Exercise brief: Reproduce the rows below verbatim, beginning with their very first line and stopping after the line that contains "371L525 383L539 391L540", with that line included.

Material supplied:
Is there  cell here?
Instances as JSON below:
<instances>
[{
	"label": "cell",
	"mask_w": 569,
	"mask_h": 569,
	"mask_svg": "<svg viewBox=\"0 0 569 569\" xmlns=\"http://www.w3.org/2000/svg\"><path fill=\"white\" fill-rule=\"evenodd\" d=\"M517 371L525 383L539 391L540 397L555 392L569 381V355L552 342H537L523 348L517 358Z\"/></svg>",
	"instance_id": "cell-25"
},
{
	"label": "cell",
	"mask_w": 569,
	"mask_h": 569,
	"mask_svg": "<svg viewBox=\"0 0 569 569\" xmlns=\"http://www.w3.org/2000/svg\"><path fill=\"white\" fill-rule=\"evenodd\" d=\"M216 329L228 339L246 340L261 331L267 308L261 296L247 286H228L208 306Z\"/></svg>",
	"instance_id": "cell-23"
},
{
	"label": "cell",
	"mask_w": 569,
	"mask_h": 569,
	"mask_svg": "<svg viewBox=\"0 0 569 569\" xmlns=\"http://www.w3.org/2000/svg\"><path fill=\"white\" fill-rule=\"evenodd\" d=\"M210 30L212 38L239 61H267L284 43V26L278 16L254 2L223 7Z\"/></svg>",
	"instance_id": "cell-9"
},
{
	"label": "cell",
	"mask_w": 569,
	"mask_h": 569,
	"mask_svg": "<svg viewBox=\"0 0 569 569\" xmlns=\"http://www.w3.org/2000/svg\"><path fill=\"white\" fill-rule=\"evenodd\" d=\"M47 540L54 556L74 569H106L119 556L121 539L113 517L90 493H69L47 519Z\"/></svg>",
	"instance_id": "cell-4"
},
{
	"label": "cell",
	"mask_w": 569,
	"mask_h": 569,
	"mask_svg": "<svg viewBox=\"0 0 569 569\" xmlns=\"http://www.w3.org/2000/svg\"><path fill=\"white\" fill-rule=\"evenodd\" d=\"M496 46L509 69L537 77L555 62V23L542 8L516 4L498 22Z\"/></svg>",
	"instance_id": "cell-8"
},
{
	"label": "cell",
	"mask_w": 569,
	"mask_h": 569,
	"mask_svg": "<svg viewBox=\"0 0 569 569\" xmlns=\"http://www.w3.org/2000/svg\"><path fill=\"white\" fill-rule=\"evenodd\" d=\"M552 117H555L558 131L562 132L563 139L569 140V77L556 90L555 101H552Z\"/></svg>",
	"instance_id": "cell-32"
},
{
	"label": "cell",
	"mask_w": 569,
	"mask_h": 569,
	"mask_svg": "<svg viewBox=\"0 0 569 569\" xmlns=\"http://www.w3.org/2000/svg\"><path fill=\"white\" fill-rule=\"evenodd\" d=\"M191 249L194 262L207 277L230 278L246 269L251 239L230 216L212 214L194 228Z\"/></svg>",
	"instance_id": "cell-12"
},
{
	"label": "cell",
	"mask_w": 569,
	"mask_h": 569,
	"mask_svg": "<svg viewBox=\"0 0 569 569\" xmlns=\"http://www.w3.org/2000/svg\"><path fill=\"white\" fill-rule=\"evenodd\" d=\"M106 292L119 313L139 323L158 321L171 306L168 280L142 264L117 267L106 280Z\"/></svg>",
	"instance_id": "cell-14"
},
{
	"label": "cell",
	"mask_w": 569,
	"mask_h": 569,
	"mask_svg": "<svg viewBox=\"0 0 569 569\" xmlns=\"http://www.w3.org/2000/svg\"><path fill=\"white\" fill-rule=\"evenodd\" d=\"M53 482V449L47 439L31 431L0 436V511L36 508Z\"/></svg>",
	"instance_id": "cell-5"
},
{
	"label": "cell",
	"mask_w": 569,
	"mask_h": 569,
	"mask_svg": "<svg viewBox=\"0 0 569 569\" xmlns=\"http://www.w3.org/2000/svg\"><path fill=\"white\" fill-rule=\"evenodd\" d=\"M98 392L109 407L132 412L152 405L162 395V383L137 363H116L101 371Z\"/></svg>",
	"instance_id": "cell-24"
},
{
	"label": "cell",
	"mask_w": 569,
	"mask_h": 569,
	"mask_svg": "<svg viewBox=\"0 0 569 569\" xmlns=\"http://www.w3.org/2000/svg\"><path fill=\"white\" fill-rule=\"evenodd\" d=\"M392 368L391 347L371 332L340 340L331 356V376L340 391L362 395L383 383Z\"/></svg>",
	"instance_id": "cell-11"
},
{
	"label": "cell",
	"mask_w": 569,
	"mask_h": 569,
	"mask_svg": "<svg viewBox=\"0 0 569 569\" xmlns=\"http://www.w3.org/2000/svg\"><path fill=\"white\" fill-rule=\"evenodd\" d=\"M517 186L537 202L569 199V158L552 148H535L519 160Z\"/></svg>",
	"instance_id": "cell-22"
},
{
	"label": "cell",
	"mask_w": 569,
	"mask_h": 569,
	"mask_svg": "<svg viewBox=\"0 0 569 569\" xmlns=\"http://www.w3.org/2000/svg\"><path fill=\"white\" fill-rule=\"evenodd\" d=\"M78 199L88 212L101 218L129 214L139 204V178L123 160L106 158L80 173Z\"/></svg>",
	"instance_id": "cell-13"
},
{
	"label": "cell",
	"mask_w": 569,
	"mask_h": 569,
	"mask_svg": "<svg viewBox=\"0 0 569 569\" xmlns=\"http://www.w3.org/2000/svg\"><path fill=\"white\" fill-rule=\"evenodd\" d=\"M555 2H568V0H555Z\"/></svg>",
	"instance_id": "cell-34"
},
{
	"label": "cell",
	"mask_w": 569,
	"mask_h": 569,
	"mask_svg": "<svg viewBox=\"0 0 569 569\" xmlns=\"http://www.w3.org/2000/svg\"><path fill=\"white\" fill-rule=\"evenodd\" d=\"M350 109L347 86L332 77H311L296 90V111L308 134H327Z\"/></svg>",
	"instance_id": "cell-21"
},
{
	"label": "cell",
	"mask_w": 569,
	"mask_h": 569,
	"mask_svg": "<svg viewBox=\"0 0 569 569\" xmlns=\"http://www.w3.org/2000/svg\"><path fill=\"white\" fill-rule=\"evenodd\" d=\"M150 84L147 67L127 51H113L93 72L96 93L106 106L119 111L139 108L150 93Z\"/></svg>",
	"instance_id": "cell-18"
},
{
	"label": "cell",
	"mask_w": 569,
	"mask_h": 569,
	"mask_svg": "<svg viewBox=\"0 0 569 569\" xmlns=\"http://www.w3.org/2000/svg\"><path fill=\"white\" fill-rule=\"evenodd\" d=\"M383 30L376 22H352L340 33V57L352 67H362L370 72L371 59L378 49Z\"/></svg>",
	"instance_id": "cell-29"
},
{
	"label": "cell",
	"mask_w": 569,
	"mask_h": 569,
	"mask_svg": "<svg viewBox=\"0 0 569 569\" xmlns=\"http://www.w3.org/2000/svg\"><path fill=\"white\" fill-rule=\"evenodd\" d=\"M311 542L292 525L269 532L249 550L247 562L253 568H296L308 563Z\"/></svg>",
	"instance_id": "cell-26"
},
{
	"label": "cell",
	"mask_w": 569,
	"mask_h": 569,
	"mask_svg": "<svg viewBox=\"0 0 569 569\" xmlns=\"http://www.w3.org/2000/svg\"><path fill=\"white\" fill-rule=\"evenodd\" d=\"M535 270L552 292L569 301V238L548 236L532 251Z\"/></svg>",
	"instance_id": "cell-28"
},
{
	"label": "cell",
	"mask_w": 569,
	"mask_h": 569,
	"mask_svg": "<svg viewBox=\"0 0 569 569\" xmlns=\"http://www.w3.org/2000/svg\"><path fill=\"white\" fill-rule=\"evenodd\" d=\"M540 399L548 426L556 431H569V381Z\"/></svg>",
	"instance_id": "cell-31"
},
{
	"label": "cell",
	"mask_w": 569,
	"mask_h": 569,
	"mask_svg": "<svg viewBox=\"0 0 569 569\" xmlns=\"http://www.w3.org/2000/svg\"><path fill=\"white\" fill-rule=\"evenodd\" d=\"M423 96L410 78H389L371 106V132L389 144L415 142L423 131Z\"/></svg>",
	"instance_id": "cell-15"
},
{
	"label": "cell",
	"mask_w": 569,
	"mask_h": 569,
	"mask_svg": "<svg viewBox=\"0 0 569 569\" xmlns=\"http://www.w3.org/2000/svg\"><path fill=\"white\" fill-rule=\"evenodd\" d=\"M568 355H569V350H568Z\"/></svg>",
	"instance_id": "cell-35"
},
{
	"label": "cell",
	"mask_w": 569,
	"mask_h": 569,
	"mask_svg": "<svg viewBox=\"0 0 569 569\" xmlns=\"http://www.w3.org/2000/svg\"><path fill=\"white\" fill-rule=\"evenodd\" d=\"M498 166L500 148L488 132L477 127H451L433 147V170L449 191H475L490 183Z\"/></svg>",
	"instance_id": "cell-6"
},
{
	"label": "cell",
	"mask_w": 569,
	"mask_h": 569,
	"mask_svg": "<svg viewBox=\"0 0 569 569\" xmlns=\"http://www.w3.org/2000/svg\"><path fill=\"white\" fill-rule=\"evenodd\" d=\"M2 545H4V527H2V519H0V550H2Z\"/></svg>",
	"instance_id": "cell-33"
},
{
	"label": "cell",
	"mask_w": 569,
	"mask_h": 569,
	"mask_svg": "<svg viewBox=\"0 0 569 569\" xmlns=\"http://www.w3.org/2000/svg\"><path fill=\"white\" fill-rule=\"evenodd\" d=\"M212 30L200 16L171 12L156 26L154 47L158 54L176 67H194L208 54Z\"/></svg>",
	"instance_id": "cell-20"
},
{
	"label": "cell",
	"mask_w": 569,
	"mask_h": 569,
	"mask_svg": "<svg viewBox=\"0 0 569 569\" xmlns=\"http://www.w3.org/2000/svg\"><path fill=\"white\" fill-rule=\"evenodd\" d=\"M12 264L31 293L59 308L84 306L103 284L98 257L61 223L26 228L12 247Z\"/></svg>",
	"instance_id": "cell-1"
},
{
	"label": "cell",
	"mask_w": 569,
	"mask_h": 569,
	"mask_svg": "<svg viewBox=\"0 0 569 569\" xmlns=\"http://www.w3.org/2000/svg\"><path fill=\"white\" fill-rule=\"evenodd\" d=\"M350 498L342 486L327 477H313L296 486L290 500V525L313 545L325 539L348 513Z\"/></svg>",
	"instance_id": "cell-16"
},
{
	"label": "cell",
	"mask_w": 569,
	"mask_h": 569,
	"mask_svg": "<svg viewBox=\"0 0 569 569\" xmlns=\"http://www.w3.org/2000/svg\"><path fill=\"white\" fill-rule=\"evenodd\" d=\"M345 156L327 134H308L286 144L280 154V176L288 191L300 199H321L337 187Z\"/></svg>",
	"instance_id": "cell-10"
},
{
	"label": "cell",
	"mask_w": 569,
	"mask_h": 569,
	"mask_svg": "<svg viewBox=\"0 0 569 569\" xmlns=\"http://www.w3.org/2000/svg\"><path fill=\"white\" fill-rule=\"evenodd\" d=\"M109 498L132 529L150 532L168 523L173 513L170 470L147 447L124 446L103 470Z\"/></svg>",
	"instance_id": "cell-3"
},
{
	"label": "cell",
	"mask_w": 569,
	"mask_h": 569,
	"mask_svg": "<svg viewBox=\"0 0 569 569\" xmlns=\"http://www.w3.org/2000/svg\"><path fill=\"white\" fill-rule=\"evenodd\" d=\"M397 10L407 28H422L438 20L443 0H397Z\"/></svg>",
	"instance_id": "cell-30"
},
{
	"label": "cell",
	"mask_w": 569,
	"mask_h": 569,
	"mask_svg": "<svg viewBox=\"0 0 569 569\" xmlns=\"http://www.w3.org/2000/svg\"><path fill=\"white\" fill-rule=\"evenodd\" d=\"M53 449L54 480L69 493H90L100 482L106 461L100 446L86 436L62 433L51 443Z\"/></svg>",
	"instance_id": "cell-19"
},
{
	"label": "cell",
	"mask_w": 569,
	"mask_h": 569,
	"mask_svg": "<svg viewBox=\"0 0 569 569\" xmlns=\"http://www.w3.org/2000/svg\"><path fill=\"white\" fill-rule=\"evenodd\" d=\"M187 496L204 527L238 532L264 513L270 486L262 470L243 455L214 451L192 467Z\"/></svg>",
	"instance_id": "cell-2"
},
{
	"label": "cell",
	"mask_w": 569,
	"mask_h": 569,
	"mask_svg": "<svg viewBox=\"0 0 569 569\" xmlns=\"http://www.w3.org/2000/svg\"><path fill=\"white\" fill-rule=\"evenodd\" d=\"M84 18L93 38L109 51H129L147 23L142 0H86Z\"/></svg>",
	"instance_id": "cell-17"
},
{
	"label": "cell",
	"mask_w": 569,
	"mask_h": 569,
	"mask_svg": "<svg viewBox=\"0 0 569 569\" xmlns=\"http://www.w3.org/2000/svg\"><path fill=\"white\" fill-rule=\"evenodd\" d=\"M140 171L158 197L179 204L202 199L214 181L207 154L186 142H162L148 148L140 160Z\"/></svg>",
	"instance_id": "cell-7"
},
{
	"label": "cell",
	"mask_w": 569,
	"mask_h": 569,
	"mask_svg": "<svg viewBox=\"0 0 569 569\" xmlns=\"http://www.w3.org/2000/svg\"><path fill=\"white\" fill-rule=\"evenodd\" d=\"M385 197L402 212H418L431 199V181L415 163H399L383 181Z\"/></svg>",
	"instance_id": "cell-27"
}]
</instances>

Final result:
Is there  cell here?
Instances as JSON below:
<instances>
[{
	"label": "cell",
	"mask_w": 569,
	"mask_h": 569,
	"mask_svg": "<svg viewBox=\"0 0 569 569\" xmlns=\"http://www.w3.org/2000/svg\"><path fill=\"white\" fill-rule=\"evenodd\" d=\"M517 371L525 383L539 391L540 397L555 392L569 381V355L552 342H537L523 348L517 358Z\"/></svg>",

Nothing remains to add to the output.